Memiliki tabungan yang cukup diperkuat dengan pinjaman dari bank, saat Choo berusia 21 tahun Ia mulai melirik bisnis properti dengan membeli satu rumah toko (ruko). Hal ini cukup berani, lantaran pinjaman ini memiliki tenor waktu 10 tahun dengan bunga pinjaman sebesar 50%.
Namun kelihaian melihat peluang, Choo berhasil menyewakan dan mengumpulkan S$ 1.000 hingga S$ 2.000 setiap bulan dari ruko tersebut. Pendapatan ini kembali Ia investasikan untuk membeli lebih banyak unit ruko. Pada saat dia berusia 32 tahun, Choo telah berhasil membeli lebih dari 30 unit toko dan semuanya menghasilkan pendapatan sewa.
Sempat menginap di hotel murah di Tokyo pada tahun 1991 menginspirasi Choo untuk memulai hotel sendiri. Ruangan itu sangat kecil, dan harga yang ditawarkan sangat adil. Saya pikir ide ini bisa dibawa ke Singapura dan bisa menghasilkan uang, katanya dalam wawancara dengan Forbes.
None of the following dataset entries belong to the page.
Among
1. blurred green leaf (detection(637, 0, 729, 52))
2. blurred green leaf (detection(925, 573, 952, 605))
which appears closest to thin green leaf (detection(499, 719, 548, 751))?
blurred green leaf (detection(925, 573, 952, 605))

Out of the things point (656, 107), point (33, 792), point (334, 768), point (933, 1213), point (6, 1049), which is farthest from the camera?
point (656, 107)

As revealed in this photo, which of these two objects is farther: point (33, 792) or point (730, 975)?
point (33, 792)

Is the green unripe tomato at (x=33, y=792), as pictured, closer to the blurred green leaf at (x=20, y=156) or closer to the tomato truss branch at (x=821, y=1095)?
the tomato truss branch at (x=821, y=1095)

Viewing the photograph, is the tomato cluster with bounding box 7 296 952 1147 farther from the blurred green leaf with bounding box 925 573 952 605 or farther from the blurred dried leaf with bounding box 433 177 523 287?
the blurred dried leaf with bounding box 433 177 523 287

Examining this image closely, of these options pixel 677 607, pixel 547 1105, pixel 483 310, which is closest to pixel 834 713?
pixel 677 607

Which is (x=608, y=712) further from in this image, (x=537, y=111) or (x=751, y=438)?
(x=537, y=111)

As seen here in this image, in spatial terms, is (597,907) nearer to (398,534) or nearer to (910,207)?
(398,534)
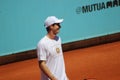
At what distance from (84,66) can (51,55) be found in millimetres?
4149

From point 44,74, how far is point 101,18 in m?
6.19

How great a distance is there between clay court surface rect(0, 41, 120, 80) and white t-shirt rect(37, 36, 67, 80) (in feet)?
9.99

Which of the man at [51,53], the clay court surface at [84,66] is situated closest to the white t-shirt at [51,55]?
the man at [51,53]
Ia melihat sektor properti akan menjanjikan mengingat wilayah Singapura yang kecil. Tiga bulan setelah kepulangannya, ia melakukan upaya pertamanya dengan membeli tanah di Geylang seharga S$ 1,5 juta. Dia membangun 20 unit apartemen di atasnya, dan secara bertahap membangun lebih dari 100 unit apartemen yang tersebar di empat lahan di Geylang.